XCP-D modifies Nilearn’s approach in the following ways:

XCP-D uses numpy.linalg.lstsq() to estimate betas instead of QR decomposition, in order to denoise the interpolated data as well. - QR decomposition will not produce betas that can be applied to the interpolated data.
XCP-D sets any leading or trailing high-motion volumes to the closest low-motion volume’s values instead of extrapolating those volumes or removing them completely.

Both of these modifications allow XCP-D to produce a denoised, interpolated BOLD time series, while Nilearn only produces the denoised, _censored_ BOLD time series. The interpolated BOLD time series is necessary for DCAN-specific tools, such as biceps.

Interpolation

An interpolated version of the BOLD data is created by filling in the high-motion outlier volumes with cubic spline interpolated data, as implemented in nilearn. Any outlier volumes at the beginning or end of the run are replaced with the closest non-outlier volume’s data, in order to avoid extrapolation by the interpolation function.

The same interpolation is applied to the confounds.

Interpolation (and later censoring) can be disabled by setting --fd-thresh 0.

Detrending

The interpolated BOLD data and confounds are then detrended with a linear model. This step also mean-centers the BOLD data and confounds over time.

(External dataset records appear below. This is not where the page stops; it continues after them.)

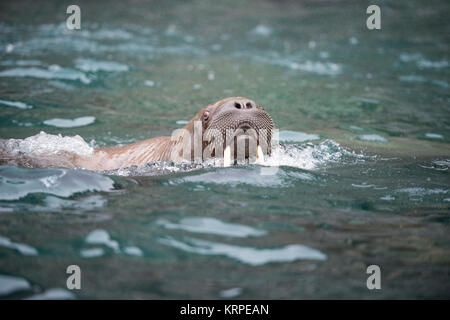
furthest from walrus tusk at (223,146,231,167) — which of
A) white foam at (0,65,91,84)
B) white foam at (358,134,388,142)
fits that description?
white foam at (0,65,91,84)

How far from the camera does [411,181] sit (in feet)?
17.1

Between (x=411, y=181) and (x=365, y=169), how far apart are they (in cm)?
52

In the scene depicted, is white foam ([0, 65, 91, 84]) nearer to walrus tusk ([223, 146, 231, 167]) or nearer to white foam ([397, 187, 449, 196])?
walrus tusk ([223, 146, 231, 167])

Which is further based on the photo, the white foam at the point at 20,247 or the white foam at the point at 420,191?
the white foam at the point at 420,191

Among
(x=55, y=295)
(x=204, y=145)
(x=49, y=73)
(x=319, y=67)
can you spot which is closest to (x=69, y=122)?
(x=49, y=73)

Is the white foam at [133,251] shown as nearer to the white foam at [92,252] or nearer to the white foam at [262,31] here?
the white foam at [92,252]

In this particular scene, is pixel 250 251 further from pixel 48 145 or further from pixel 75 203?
pixel 48 145

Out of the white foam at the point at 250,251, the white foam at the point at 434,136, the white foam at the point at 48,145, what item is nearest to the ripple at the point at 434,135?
the white foam at the point at 434,136

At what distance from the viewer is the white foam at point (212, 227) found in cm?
378

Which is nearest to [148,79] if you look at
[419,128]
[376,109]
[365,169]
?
[376,109]

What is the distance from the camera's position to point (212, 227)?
3.86 metres

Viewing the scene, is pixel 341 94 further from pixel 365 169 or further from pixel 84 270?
pixel 84 270

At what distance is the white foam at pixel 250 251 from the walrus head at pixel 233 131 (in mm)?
1473
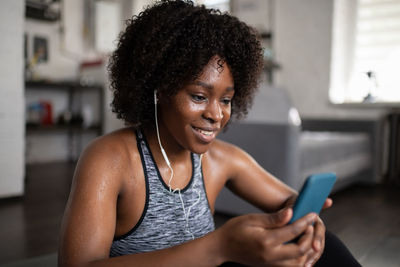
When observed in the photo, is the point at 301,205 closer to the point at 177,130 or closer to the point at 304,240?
the point at 304,240

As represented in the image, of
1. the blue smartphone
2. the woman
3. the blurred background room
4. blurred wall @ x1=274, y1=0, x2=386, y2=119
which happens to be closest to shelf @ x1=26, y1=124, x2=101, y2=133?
the blurred background room

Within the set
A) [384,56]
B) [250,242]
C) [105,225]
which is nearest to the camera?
[250,242]

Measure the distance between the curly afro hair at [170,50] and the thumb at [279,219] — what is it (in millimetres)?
317

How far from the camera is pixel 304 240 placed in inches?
20.4

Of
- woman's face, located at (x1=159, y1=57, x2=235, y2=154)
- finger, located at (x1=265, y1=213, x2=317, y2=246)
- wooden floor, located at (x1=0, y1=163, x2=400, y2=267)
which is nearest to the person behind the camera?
finger, located at (x1=265, y1=213, x2=317, y2=246)

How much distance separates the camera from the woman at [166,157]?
58cm

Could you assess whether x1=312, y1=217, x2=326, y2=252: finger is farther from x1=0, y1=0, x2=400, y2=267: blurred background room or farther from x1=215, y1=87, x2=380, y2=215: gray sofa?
Answer: x1=215, y1=87, x2=380, y2=215: gray sofa

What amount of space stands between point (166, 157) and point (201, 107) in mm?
141

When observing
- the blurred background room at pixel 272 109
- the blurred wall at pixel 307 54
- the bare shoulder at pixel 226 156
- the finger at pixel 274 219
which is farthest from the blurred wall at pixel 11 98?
the blurred wall at pixel 307 54

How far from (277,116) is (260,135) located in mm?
973

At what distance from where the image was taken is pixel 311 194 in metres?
0.55

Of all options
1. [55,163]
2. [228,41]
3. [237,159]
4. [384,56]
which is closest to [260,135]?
[237,159]

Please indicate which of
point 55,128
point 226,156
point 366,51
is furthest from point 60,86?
point 226,156

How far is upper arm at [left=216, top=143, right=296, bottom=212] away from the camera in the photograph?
924mm
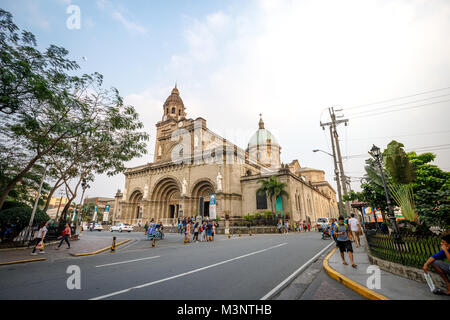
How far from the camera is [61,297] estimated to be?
13.5 feet

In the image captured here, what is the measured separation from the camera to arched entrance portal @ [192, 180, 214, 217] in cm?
3397

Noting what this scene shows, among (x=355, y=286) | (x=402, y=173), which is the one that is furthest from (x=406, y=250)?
(x=402, y=173)

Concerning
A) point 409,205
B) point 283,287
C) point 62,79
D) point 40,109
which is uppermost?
point 62,79

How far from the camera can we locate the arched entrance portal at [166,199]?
3800cm

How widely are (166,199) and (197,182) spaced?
8.65 m

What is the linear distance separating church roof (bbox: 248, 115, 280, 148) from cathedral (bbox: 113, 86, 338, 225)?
18.9 feet

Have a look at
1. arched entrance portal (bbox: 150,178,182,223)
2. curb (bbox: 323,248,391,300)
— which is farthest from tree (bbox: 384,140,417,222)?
arched entrance portal (bbox: 150,178,182,223)

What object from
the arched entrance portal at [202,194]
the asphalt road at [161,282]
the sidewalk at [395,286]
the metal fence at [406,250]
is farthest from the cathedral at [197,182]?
the sidewalk at [395,286]

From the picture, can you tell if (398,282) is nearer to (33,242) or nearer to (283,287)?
(283,287)
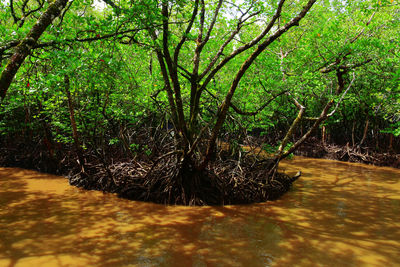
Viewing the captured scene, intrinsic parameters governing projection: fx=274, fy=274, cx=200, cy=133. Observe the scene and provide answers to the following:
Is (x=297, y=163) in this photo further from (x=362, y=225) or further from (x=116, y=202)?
(x=116, y=202)

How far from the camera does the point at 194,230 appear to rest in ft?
13.9

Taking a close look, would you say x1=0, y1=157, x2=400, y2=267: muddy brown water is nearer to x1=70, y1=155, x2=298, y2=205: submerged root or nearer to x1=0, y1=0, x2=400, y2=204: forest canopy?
x1=70, y1=155, x2=298, y2=205: submerged root

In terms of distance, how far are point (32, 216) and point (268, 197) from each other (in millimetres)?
4499

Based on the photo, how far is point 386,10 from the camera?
10.9 m

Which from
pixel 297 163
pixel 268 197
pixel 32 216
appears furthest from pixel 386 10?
pixel 32 216

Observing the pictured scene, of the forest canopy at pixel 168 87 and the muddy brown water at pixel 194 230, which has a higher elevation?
the forest canopy at pixel 168 87

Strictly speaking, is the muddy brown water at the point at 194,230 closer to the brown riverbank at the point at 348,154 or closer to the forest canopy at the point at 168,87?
the forest canopy at the point at 168,87

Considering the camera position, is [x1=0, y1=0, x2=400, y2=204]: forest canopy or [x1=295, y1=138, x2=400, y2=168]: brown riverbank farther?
[x1=295, y1=138, x2=400, y2=168]: brown riverbank

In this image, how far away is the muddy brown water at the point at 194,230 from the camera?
3.37 metres

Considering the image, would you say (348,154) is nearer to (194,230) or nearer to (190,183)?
(190,183)

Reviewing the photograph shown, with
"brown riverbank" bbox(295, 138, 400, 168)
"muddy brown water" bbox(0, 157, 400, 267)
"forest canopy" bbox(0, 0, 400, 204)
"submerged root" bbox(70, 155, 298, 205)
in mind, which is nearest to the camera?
"muddy brown water" bbox(0, 157, 400, 267)

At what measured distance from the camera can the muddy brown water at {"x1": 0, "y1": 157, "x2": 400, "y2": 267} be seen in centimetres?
337

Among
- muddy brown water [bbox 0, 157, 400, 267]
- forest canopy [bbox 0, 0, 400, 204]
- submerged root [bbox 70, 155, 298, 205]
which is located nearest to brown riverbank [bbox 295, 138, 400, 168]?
forest canopy [bbox 0, 0, 400, 204]

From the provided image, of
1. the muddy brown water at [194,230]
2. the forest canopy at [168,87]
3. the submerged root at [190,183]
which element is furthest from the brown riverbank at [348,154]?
the submerged root at [190,183]
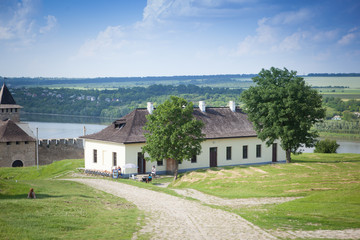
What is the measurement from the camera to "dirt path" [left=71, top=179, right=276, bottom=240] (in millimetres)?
13609

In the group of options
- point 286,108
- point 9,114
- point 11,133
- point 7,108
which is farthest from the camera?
point 9,114

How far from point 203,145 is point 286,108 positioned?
315 inches

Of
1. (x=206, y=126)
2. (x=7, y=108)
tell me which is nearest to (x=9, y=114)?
(x=7, y=108)

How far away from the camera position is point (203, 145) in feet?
132

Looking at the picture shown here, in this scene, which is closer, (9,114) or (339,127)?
(9,114)

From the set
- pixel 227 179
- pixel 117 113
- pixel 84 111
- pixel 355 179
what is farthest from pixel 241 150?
pixel 84 111

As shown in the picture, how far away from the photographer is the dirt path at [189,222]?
13609 mm

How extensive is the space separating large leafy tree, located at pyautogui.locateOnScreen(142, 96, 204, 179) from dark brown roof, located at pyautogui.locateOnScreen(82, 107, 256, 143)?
3.70 metres

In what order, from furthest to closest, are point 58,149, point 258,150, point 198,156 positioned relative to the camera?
point 58,149, point 258,150, point 198,156

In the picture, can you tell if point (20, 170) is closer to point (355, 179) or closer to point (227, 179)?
point (227, 179)

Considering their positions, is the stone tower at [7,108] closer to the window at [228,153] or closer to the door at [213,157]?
the door at [213,157]

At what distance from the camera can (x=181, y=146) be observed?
33719 mm

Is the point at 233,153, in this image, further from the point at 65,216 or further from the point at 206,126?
the point at 65,216

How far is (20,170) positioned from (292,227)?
40392mm
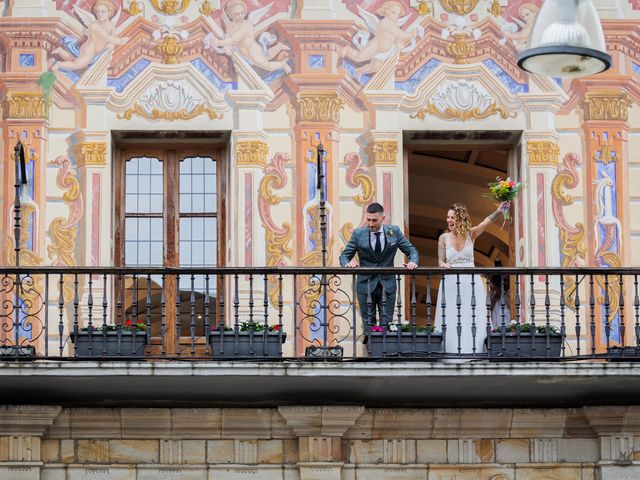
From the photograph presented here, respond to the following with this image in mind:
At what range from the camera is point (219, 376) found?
69.1 feet

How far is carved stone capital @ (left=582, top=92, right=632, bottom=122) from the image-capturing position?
2356 cm

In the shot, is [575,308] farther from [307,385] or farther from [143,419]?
[143,419]

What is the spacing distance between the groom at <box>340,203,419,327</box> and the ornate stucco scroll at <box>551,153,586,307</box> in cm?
204

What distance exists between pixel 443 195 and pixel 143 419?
27.8 feet

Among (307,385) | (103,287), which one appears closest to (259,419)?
(307,385)

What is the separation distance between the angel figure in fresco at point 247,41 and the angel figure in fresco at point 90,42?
1.02m

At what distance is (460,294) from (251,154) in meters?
2.88

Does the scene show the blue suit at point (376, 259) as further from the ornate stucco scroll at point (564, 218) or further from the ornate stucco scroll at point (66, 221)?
the ornate stucco scroll at point (66, 221)

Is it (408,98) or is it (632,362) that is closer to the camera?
(632,362)

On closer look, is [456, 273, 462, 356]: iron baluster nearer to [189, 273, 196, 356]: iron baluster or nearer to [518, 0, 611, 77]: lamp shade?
[189, 273, 196, 356]: iron baluster

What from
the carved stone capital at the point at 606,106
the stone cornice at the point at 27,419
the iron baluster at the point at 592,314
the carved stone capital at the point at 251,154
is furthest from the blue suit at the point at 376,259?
the stone cornice at the point at 27,419

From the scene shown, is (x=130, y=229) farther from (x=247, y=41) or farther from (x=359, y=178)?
(x=359, y=178)

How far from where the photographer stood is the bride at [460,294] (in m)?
21.8

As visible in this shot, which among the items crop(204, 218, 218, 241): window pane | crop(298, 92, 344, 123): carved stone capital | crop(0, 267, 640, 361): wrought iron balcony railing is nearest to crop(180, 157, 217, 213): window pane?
crop(204, 218, 218, 241): window pane
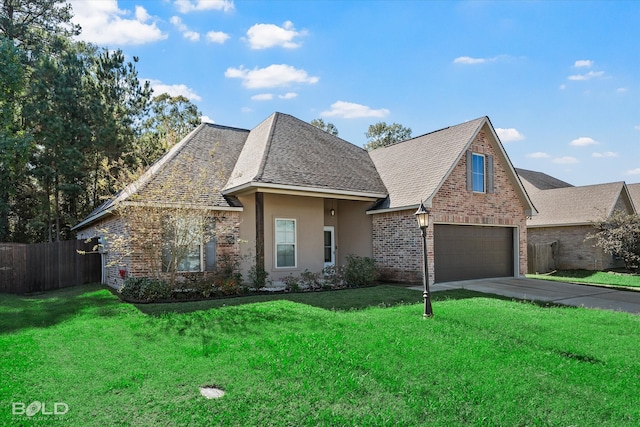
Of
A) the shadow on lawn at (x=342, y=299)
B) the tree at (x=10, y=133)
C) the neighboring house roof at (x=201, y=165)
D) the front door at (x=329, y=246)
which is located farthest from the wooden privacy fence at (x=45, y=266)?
the front door at (x=329, y=246)

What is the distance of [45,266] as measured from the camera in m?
14.7

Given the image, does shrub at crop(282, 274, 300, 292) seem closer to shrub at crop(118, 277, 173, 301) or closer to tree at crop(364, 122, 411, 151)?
shrub at crop(118, 277, 173, 301)

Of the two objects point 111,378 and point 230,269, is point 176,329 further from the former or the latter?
point 230,269

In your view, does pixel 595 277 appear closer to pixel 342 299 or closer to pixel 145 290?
pixel 342 299

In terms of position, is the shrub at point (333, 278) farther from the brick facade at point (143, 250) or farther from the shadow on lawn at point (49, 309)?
the shadow on lawn at point (49, 309)

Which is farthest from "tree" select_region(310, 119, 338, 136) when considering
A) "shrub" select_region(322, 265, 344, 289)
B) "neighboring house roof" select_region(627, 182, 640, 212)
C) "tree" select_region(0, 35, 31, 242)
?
"shrub" select_region(322, 265, 344, 289)

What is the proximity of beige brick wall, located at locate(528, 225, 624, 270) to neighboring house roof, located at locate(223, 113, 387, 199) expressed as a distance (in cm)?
1248

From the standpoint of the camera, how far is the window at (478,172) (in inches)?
596

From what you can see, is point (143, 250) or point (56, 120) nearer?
point (143, 250)

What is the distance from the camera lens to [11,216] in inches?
917

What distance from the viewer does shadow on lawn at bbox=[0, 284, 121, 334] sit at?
26.2ft

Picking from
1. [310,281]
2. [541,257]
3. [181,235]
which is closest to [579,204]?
[541,257]

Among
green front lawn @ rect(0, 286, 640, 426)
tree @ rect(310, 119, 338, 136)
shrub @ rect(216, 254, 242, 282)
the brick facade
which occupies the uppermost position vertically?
tree @ rect(310, 119, 338, 136)

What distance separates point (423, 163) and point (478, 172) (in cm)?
210
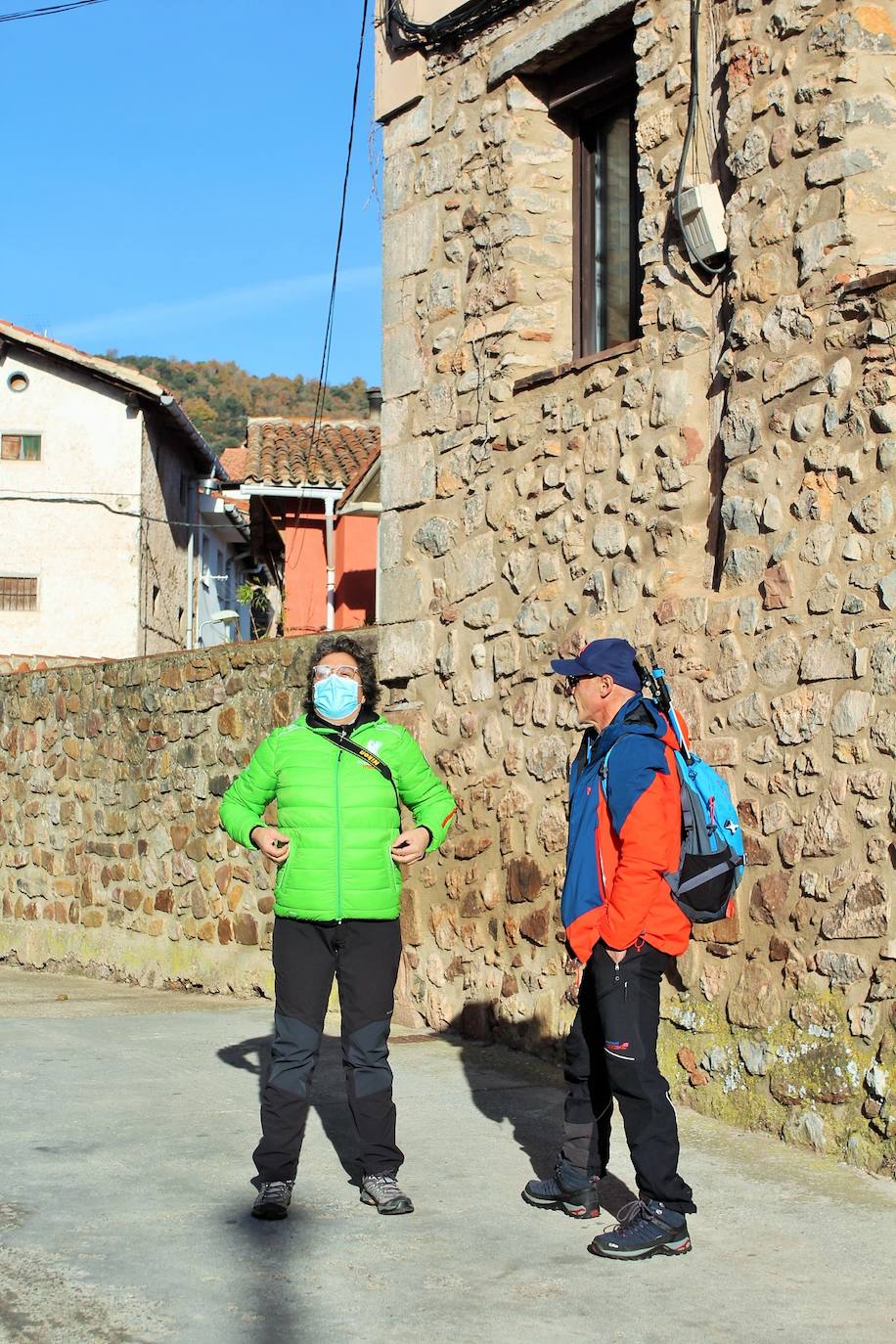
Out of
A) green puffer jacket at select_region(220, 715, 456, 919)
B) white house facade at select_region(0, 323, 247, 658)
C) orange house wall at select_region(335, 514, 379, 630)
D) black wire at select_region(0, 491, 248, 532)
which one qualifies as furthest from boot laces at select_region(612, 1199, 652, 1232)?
black wire at select_region(0, 491, 248, 532)

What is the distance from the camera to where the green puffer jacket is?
189 inches

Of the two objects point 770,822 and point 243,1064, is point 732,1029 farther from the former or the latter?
point 243,1064

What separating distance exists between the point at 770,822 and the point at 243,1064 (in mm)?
2710

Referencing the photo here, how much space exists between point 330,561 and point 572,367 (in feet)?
52.5

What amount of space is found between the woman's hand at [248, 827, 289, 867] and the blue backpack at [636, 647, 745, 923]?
3.94ft

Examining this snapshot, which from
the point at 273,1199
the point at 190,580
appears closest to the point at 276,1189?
the point at 273,1199

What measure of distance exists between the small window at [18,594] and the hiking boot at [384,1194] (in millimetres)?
26509

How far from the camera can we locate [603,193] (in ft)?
25.0

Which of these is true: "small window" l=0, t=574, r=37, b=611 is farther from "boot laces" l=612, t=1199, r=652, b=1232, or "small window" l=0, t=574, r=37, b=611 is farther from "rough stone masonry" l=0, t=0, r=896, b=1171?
"boot laces" l=612, t=1199, r=652, b=1232

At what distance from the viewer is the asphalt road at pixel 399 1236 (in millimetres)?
3764

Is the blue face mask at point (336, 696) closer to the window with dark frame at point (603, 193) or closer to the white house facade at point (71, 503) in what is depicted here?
the window with dark frame at point (603, 193)

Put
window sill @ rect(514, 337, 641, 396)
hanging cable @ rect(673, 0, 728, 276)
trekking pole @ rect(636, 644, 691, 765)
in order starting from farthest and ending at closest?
window sill @ rect(514, 337, 641, 396)
hanging cable @ rect(673, 0, 728, 276)
trekking pole @ rect(636, 644, 691, 765)

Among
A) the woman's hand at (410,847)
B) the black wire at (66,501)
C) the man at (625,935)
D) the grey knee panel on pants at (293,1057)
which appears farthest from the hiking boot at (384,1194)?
the black wire at (66,501)

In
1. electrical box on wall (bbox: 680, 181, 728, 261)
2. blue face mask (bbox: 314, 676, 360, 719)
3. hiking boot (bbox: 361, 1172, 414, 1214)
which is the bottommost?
hiking boot (bbox: 361, 1172, 414, 1214)
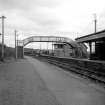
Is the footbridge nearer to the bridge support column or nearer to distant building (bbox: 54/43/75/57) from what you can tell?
the bridge support column

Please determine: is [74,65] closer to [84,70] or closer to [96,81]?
[84,70]

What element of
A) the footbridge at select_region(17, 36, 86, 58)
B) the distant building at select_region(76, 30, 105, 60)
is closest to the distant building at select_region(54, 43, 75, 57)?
the footbridge at select_region(17, 36, 86, 58)

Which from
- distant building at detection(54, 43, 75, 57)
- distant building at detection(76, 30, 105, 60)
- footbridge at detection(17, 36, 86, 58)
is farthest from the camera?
distant building at detection(54, 43, 75, 57)

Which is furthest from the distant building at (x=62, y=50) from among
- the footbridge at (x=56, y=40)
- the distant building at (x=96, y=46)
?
the distant building at (x=96, y=46)

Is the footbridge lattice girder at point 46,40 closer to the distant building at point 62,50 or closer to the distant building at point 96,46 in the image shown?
the distant building at point 62,50

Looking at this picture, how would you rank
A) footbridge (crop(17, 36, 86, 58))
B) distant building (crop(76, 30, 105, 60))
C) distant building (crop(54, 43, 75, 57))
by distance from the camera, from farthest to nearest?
distant building (crop(54, 43, 75, 57)) → footbridge (crop(17, 36, 86, 58)) → distant building (crop(76, 30, 105, 60))

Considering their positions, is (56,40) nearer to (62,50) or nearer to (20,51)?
(20,51)

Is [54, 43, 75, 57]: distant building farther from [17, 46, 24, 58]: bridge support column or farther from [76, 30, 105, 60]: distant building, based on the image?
[76, 30, 105, 60]: distant building

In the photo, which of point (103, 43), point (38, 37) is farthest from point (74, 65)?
point (38, 37)

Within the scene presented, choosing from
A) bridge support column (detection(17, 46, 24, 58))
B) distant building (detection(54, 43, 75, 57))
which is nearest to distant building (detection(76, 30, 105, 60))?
bridge support column (detection(17, 46, 24, 58))

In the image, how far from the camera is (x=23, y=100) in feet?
19.6

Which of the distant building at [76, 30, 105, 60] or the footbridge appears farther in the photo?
Result: the footbridge

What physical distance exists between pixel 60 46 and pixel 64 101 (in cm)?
6315

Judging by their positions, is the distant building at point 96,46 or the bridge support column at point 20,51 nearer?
the distant building at point 96,46
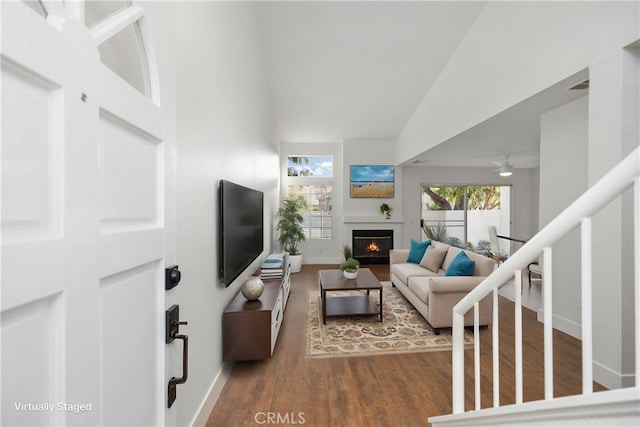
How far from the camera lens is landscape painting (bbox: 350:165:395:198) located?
617 cm

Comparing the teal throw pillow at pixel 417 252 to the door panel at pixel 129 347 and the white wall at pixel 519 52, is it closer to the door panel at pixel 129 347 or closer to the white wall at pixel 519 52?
the white wall at pixel 519 52

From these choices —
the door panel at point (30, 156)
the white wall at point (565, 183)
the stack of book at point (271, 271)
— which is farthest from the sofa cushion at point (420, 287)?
the door panel at point (30, 156)

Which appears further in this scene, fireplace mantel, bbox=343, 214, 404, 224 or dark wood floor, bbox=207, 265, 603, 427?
fireplace mantel, bbox=343, 214, 404, 224

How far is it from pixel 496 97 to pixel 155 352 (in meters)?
3.55

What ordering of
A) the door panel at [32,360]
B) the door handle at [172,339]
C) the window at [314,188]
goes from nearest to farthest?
the door panel at [32,360], the door handle at [172,339], the window at [314,188]

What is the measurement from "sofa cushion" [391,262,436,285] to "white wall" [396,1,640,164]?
1983 millimetres

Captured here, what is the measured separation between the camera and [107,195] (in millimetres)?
646

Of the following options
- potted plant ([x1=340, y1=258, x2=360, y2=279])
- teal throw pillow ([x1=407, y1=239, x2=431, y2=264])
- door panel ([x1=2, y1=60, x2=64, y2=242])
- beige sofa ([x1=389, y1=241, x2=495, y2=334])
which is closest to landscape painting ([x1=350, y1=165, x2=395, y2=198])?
teal throw pillow ([x1=407, y1=239, x2=431, y2=264])

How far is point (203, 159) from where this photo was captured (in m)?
1.58

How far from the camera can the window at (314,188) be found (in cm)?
630

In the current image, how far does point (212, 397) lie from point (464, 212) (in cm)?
691

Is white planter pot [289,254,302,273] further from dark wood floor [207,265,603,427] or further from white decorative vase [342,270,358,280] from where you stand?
dark wood floor [207,265,603,427]

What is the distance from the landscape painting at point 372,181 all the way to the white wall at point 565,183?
3.38 m

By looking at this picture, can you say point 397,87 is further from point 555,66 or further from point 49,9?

Detrending is only applied if confound regression is enabled (i.e., if --nuisance-regressors is not none).

Bandpass filtering [OPTIONAL]

The detrended BOLD data and confounds are then bandpass filtered using a Butterworth filter.

Bandpass filtering can be disabled with the --disable-bandpass-filter flag. If either --low-pass or --high-pass is set to 0, then the corresponding filter will be applied (e.g., if --high-pass is set to 0, then only the low-pass filter will be applied).

Confound regression

The filtered BOLD data is then regressed on the filtered confounds using a linear least-squares approach with two steps.

In the first step, the linear model is fit to the low-motion volumes from both the BOLD data and the confounds, and the parameter estimates are retained.

In the second step, the interpolated BOLD data are denoised using the parameter estimates from the first step, and the residuals are retained. The low-motion volumes in the residuals from this step are equivalent to the residuals from the first step, but we also retain the interpolated high-motion volumes in the residuals from this step in order to satisfy DCAN-specific tools.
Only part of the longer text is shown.